Chirac in die Wohngemeinschaft

Der Mann, der den Erdrutsch vor gut vier Wochen losgetreten hat, saß gestern morgen in seinem Palast im 8. Pariser Arrondissement und mußte die Konsequenzen regeln. Erst empfing Jacques Chirac seinen Lieblingspremierminister Alain Juppé, um dessen Demission entgegenzunehmen. Dann unterhielt er sich eine Stunde lang mit dem Chef der Sozialistischen Partei, Lionel Jospin, bevor er ihn offiziell zum neuen Premierminister bestimmte. In den nächsten Tagen, noch vor Ende dieser Woche, will Jospin die Zusammensetzung seiner Regierung bekanntgeben: Sie soll kleiner sein als bisher und neue und alte sozialistische Minister sowie Grüne und Kommunisten umfassen.

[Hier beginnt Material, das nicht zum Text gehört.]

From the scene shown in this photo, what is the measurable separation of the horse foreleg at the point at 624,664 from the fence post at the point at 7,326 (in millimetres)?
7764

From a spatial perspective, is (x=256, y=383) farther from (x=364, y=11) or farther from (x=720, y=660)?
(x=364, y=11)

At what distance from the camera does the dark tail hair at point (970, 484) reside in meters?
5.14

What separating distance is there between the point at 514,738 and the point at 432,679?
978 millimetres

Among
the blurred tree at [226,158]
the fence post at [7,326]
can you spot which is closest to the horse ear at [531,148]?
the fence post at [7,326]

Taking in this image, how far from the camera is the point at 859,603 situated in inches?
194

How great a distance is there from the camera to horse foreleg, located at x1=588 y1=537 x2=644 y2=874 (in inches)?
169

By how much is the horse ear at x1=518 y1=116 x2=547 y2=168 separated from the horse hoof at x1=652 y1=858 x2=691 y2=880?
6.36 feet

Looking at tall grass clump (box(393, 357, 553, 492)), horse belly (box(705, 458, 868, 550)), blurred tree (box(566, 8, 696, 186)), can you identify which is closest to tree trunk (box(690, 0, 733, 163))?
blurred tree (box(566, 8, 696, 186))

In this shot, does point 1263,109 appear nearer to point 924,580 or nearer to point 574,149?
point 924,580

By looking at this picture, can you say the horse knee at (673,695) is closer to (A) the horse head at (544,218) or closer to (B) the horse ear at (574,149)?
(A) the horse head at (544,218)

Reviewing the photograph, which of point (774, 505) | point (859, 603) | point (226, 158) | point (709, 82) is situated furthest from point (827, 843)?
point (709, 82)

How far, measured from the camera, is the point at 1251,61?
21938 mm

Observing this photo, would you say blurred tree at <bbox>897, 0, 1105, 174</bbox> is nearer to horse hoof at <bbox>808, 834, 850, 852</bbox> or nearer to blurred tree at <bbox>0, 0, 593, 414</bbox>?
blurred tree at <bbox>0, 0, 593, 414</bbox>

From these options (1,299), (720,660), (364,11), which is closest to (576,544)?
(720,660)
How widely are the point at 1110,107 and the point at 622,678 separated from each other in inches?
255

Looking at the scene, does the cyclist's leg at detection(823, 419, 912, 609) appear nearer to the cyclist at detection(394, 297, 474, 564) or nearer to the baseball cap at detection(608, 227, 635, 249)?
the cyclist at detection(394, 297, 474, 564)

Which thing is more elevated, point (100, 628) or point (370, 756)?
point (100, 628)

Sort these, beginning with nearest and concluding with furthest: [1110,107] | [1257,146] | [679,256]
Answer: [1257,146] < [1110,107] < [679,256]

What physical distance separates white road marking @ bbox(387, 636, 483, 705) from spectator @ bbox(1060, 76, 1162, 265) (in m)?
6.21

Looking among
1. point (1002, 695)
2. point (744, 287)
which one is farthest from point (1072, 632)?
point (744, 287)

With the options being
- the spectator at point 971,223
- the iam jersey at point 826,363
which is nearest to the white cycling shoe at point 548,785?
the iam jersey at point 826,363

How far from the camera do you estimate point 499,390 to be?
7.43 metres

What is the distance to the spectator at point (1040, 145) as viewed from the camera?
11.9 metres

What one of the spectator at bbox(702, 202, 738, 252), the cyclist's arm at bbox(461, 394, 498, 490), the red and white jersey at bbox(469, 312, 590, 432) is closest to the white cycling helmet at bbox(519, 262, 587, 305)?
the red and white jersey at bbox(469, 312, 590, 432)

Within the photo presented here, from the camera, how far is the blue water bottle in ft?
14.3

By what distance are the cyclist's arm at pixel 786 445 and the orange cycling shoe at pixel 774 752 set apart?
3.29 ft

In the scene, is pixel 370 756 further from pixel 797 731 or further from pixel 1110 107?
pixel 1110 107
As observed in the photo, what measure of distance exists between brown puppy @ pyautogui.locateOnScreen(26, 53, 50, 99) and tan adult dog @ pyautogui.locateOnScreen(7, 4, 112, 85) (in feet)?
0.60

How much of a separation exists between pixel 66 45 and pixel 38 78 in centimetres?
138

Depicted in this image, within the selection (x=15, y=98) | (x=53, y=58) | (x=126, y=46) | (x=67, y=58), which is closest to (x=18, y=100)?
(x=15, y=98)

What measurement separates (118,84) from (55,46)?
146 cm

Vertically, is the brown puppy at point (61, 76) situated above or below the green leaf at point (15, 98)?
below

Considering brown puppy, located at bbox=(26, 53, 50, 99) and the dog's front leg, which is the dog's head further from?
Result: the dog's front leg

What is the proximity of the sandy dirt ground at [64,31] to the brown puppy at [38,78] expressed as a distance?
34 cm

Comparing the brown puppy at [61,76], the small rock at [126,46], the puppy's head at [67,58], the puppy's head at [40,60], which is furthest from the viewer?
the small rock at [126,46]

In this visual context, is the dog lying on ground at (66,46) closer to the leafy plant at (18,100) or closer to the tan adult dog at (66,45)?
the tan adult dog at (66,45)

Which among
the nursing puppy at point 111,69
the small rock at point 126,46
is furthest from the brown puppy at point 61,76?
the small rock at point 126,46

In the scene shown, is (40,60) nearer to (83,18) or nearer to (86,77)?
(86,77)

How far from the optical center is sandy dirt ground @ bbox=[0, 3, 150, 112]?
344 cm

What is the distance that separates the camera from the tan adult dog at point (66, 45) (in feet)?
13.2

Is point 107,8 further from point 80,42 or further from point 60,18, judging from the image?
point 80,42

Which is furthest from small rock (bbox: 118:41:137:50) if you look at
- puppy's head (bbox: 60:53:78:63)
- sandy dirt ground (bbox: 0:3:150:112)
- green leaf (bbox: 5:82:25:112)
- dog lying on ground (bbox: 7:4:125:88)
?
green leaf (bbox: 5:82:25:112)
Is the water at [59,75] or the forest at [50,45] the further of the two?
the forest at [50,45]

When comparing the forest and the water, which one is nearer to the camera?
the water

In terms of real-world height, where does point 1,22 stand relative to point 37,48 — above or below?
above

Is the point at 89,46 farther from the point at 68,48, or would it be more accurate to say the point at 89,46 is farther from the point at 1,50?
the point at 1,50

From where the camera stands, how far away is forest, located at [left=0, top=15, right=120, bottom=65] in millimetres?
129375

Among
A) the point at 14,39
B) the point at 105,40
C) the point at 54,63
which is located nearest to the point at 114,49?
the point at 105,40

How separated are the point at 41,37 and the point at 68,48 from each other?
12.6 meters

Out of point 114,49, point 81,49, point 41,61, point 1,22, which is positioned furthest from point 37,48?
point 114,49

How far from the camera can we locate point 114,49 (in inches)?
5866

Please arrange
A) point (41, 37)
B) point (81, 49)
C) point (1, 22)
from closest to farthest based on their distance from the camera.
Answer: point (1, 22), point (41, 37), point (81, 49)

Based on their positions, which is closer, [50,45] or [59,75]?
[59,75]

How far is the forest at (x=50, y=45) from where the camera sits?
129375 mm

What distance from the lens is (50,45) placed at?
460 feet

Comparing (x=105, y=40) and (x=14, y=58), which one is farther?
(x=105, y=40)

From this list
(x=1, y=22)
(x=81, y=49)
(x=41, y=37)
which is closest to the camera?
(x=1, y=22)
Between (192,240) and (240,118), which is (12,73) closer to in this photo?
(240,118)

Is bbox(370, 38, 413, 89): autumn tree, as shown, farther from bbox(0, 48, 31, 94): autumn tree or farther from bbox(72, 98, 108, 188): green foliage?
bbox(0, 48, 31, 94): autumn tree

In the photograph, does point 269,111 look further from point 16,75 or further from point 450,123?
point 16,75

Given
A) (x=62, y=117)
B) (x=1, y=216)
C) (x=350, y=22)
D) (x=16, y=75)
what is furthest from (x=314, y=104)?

Die französischen Grünen starteten am Sonntag eine Blitzkarriere, die ihnen gleichzeitig erstmals den Einzug ins Parlament (7 Sitze) und in die Regierung öffnete. Die Kommunisten, die mit nunmehr 38 Abgeordneten erstmals seit 20 Jahren ihren Abwärtstrend umgekehrt haben, befragen seit gestern ihre Zellen über eine Regierungsbeteiligung. Das Wahlergebnis, das den Kommunisten 15 zusätzliche Mandate bringt, stärkt Parteichef Robert Hue, der die „Mutation“ der KPF vorangetrieben hat und für eine Koalition mit den Sozialisten votiert. Hardliner wie der Abgeordnete Alain Bocquet ziehen es vor, die Regierung von Fall zu Fall zu unterstützen, ohne eigene Minister zu stellen.

Die Sozialisten wünschen sich auf jeden Fall einen kommunistischen Minister, „am besten für das Postministerium“. Entgegen ersten Hochrechnungen ist die PS ohnehin auf die Unterstützung der KPF angewiesen, um die nötige Mehrheit von 289 Sitzen in der Nationalversammlung zu erreichen.

Allzu großen Erwartungen an das Regierungsprogramm der neuen Koalition setzte PS-Sprecher François Hollande gestern bereits einen Dämpfer auf. „Wir können nicht alles sofort machen“, sagte er. Ein neuer Austeritätsplan für den Übergang zum Euro sei aber nicht nötig, ergänzte er.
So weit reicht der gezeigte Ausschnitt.